### [EXCERPT]
*** Begin section ***
Validation of a Modified QuEChERS Method for the Determination of Selected Organochlorine Compounds in Honey

Round 1

Reviewer 1 Report

 

The manuscript deals with validation of a well-established method for the determination of organochlorine compounds in honey samples. The analytes selected were banned quite a while ago and only the validation parameters have been presented. No information was given for their actual levels if any encountered in real samples. The only modification of the QuEChERS method is the change of the solvent and no optimization was made. The manuscript lacks of originality and results for the sample application. The conflict between the recovery values of heptachlor in the text and the table is not clear. 

 

Author Response

Dear Reviewer,

Thank you very much for your comments and suggestions on how to improve our manuscript. In response to your kind review I would like to address the points that have been raised. 

As suggested by the reviewer, information on the current levels of organochlorine compounds in honey has been added to the manuscript with appropriate citations (see lines 46-51).

Referring to the comments regarding the lack of novelty and no optimization in the method presented, we want to point out that while not quite a new approach to QuEChERS we improved evaporation step (i.e. by using keeper) making it more reproducible and successfully validated this method at very low concentrations. Honey is a difficult matrix and insufficient purification of the extracts after the QuEChERS procedure, is one of the main disadvantages in all QuEChERS methods. We believe our method significantly improved this step. Moreover, we believe this is an alternative approach for any laboratory trying to quantify organochlorine compounds in honey samples but who cannot afford mass spectrometric detection.

Recovery values of heptachlor presented in text fully correspond to values presented in tables. We clarified sentences which were misleading in our manuscript related to heptachlor’s recovery (see lines 116-117).

With kind regards,

Radosław Lewiński.

Reviewer 2 Report

The authors propose the validation of a method for the analysis of 8 organochlorine pesticides in honey. The extraction of the compounds is performed by extraction with modified QuEChERS. Quantification was carried out using gas chromatography with electron capture detector (µECD). This modification consists of drying the extract obtained from the protocol to dryness and reconstituting it with hexane, in order to prevent overloading ECD with acetonitrile.

The paper does not present any novelty. The authors emphasize the novelty of eliminating the solvent, in this case acetonitrile, by another one compatible with gas chromatography, such as hexane. This is not new in a method since many authors perform this same technique to be able to work with both liquid and gas chromatography (see bibliography below)
*** End section ***
### [SUPPLIED INFORMATION]
*** Begin section ***
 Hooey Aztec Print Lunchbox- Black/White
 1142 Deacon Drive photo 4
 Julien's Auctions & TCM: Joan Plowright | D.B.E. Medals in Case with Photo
*** End section ***
### [PROBLEM REQUIREMENTS]
In the review thread on the honey method, which solvent is used to reconstitute the dried extract?

### [COMPLETED EXERCISE]
Hexane.